Max: What project(s) have you worked on so far that excited you the most?

Satshabad: My main project over the past year has been working on our customer website. There have been a series of sub-projects under this to launch new features and improvements along the way. What was so cool was seeing how the prioritization of features was directly tied to our customers’ feedback and requests. Shortly before I joined we had surveyed our customers about the features they wanted, and live data monitoring was at the top of the list. So, that’s where I started. We had to build a whole new site with a new API and migrate our entire database - it was a ton of work- but we launched it in only a few months.

The best part was the feedback we received almost immediately: customers were so grateful to be able to see their data live, but they also wanted to be able to graph all of their data dynamically. Software is never really finished, so the launch of the live data monitoring was really just a step towards additional features our customers wanted and needed. It was a huge engineering effort to get to that next step, but we did recently launch our new website where customers can now dynamically view and graph all of their data.

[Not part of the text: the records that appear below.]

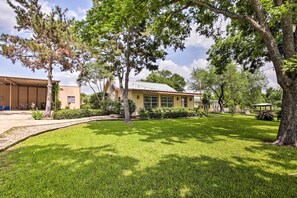 Up to 8 guests can stay at this 3-bedroom, 2-bath home!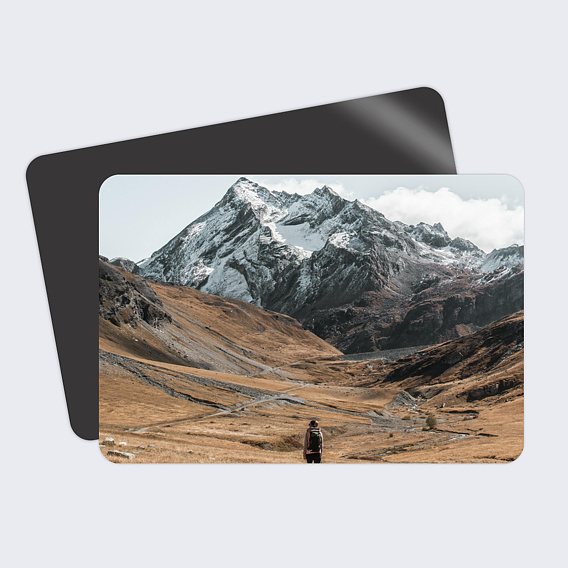 Carte postale Dos Automne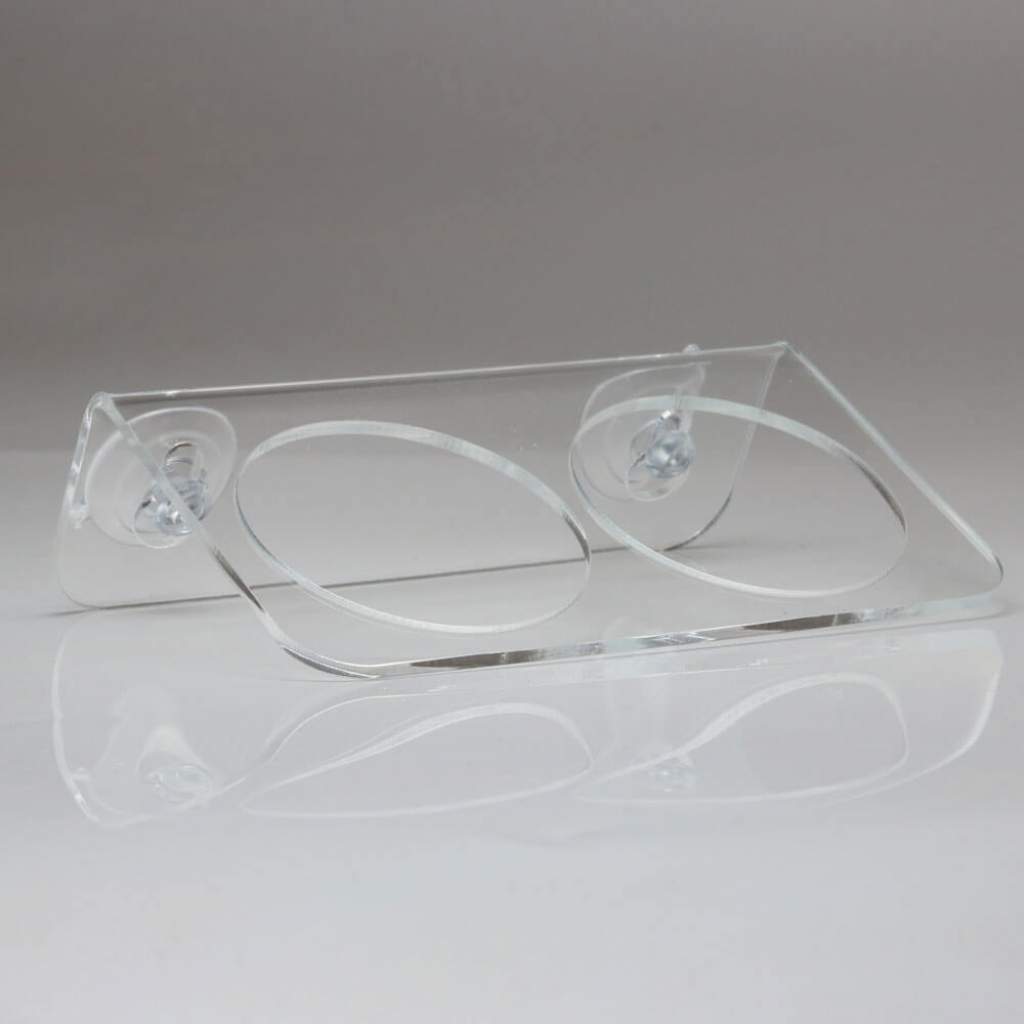 Arcadia Feeding Kit Accessories, Double Feeding Ledge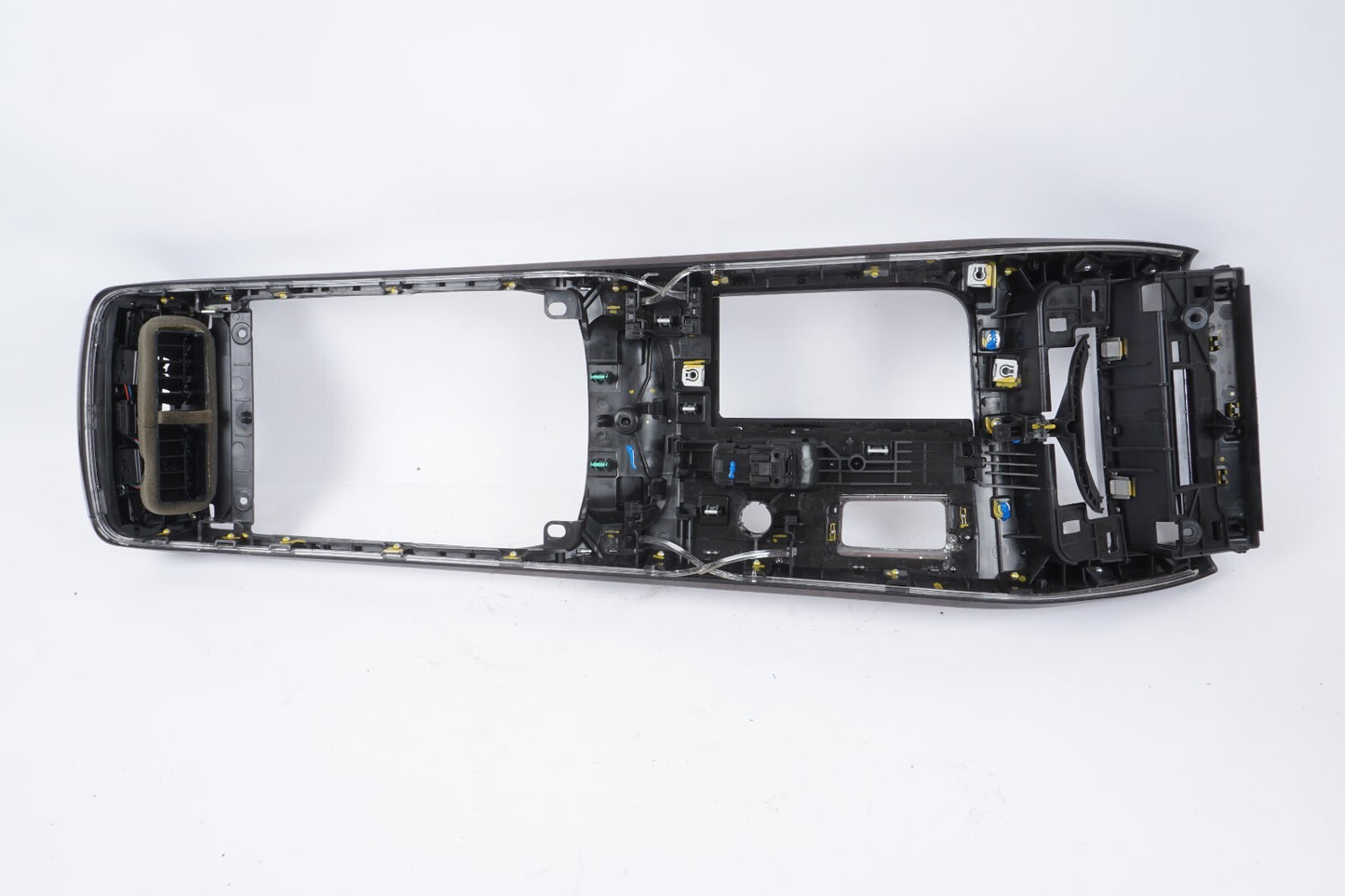 12-17 AUDI A8L A8 Front Center Console Bezel Trim Cover Panel  OEM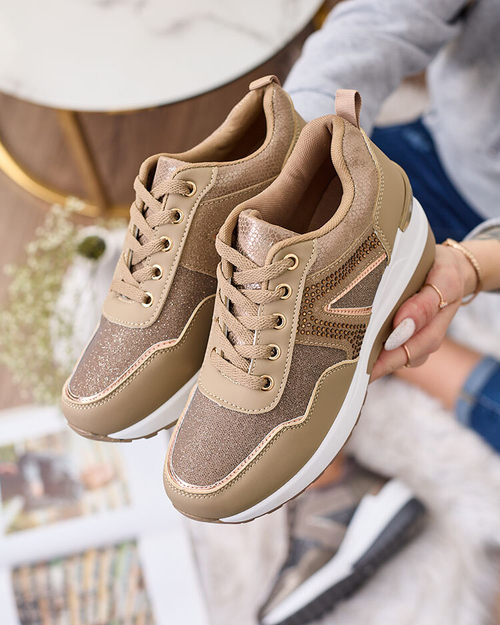 Royalfashion Жіночі спортивні кросівки на платформі Lacyrllia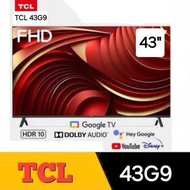 TERMURAH - TCL 43G9 GOOGLE TV 43 INCH TCL G9 43" SMART TV ANDROID TV 43 INCH DIGITAL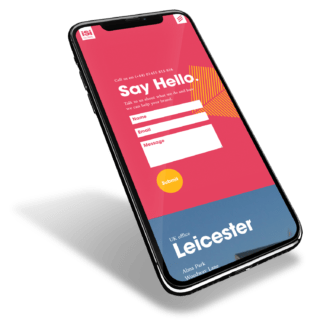 Mockup 01 - Space Grey - Say hello-updated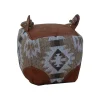 mutoni vintage Turstopper Leder Eckig> Deko Objekte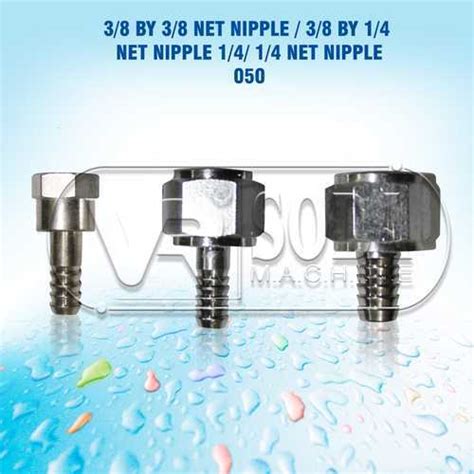 3 8 Stainless Steel Pipe Nipple At Rs 55 Piece In Ahmedabad ID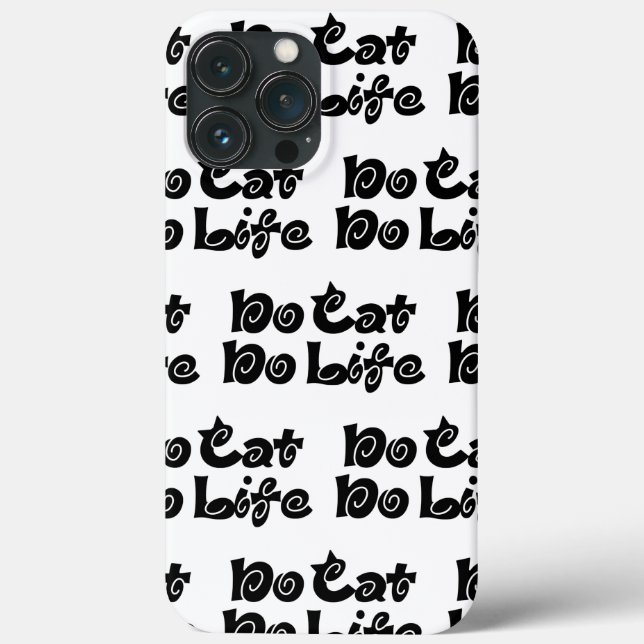 No Cat No Life Case-Mate iPhone Case (Back)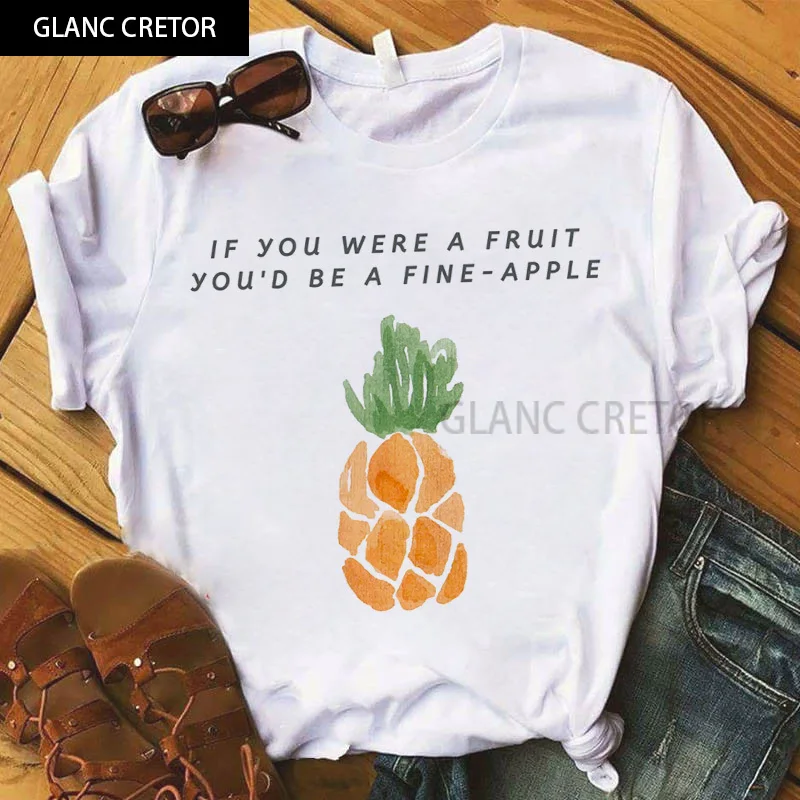 Women's T-shirt Pineapple Fruit Casual Women Top Graphic T-shirt Women's Kawaii T-shirt O-Neck Clothing Printed T-shirt
Women's T-shirt Pineapple Fruit Casual Women Top Graphic T-shirt Women's Kawaii T-shirt O-Neck Clothing Printed T-shirt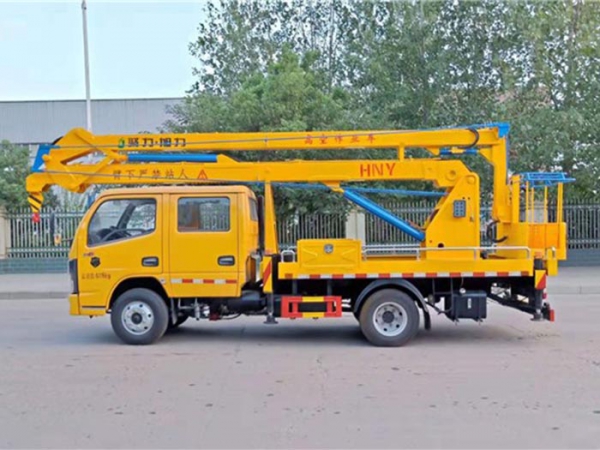 东风16米高空作业车
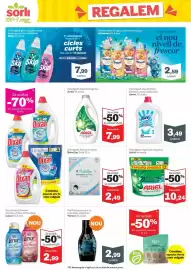 Catálogo Sorli Página 44: Vernel perfumador per a la roba blue jasmine €2,99, Natulim Detergente en Tiras €2,49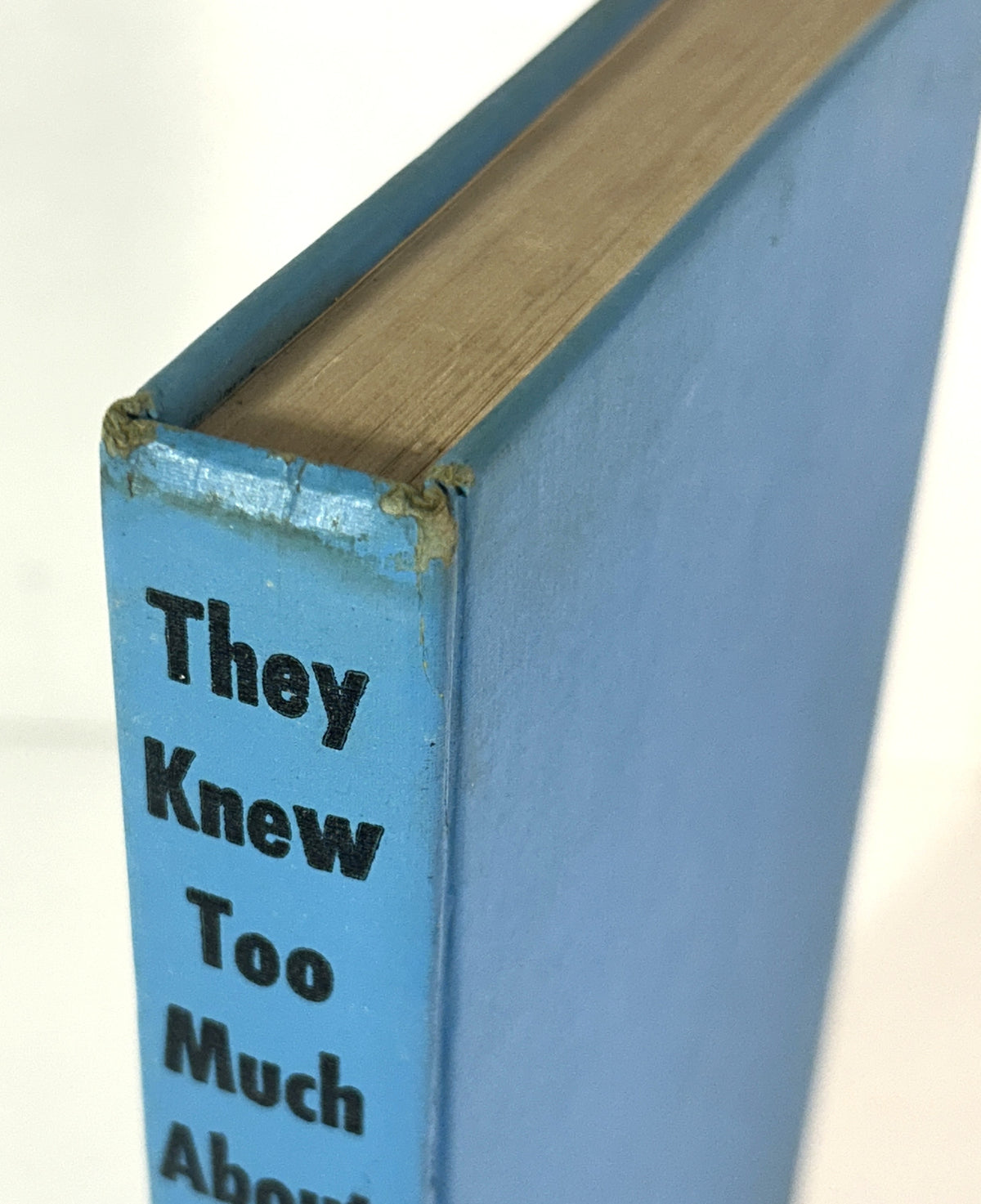 They Knew Too Much About Flying Saucers by Gray Barker 1956 2nd Printing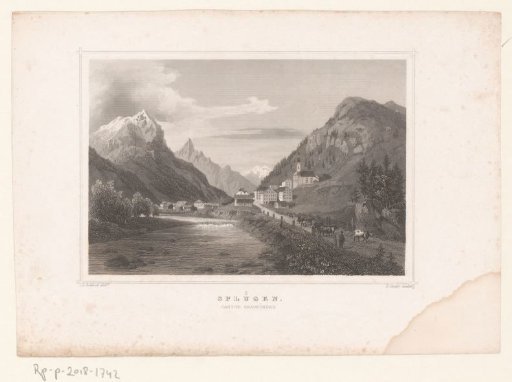 View of Splügen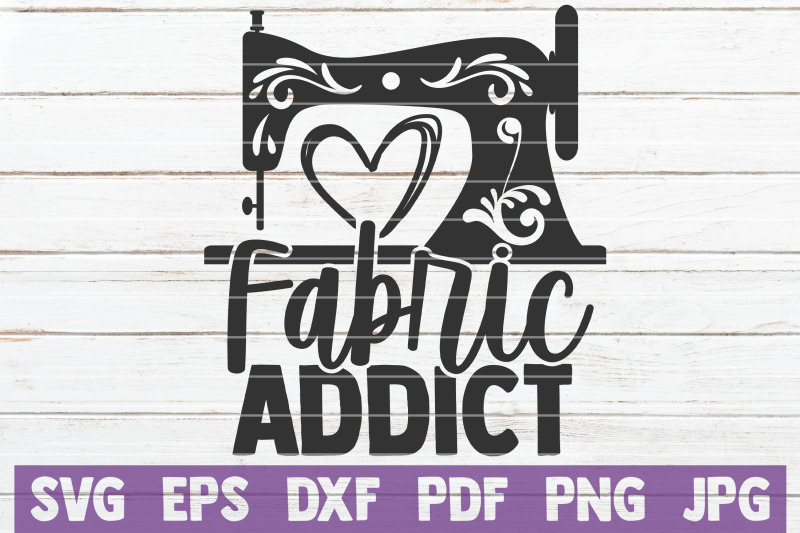 fabric-addict-svg-cut-file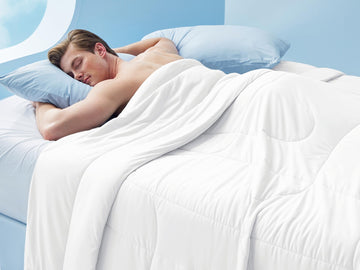 Cooling Comforter Blankets for Hot Sleepers, All Season, Queen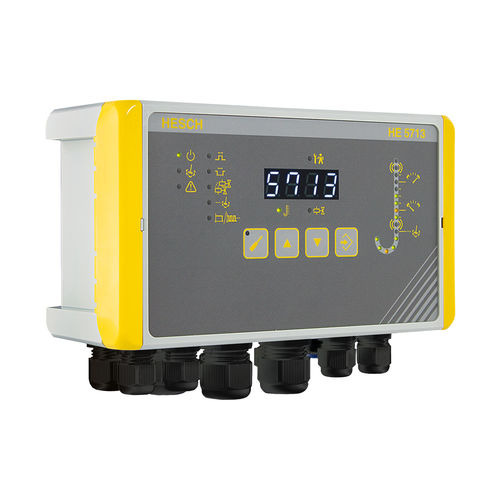 Controlador para válvula para sistemas de filtración - HE 5713 - AXXERON HESCH electronics GmbH - digital / antideflagrante / para electroválvula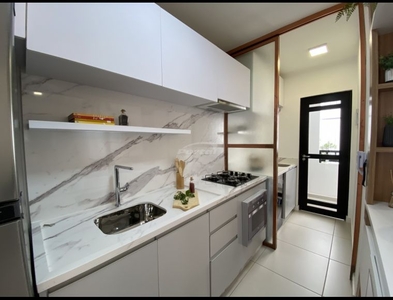 Apartamento no Bairro Salto Norte em Blumenau com 2 Dormitórios e 52.27 m²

Again, the feedback we received from users was immensely gratifying. People told us that the new design was “beautiful,” or that it was “perfect, and just what I wanted.” It gave me such a warm and fuzzy feeling, and so much satisfaction, to be building tools that were adding value for our customers in their day to day work. Honestly, I blushed.


Max: I appreciate how such positive praise could make your work feel so worthwhile after the fact, but wasn’t your initial goal to be excited about coming to work every day?

Satshabad: I am happy to report that I met my goal for 2019 of being excited about coming in to work at least 4 days a week, not because of the results of my work, but because the work itself is enjoyable. Instead of feeling like a cog in a giant machine, I intimately understood the context for our prioritization efforts through actual conversations with customers about their needs. When you have the knowledge of what your company needs to achieve and what your customers need to succeed, you can’t justify work that isn’t critically important. This knowledge - that what I am doing every day is so vital - is what fuels my excitement and motivates me to work my hardest every day and to enjoy it while doing it.

Another key aspect of having such a positive experience is that Matt has been an amazing manager. His style of management is to empower: he always asks me if there is anything he can take off of my plate to allow me to focus on the work that excites me the most. There is real trust there, and he gives me an incredible amount of autonomy and responsibility- I feel like I’m working at a “role level” that is way higher than anything I could have done while at Google.

I’m also seriously, seriously impressed by the integrity, kindness, and thoughtfulness of both Matt and Will in their approach to running the company.


Max: What is keeping you excited about your work these days? What projects are in the pipeline for you?

Satshabad: We’re already hard at work on the next version of the customer site! While everything we’ve done to date has enabled customers to monitor their process live and to dynamically graph their data, the designing of protocols has occurred outside of our software. Our goal is to make biomanufacturing R&D an entirely digital experience, mediated completely through our website, and so we’re working on building an interface now to enable customers to design their experiments directly through our software.

This is a huge undertaking and requires some really complex engineering and UX/UI work, but it has been a blast so far. I’m enjoying working on breaking down this massive project into smaller parts and thinking about what to build and in what order. We have so much more to go, and I look forward to working on it every day.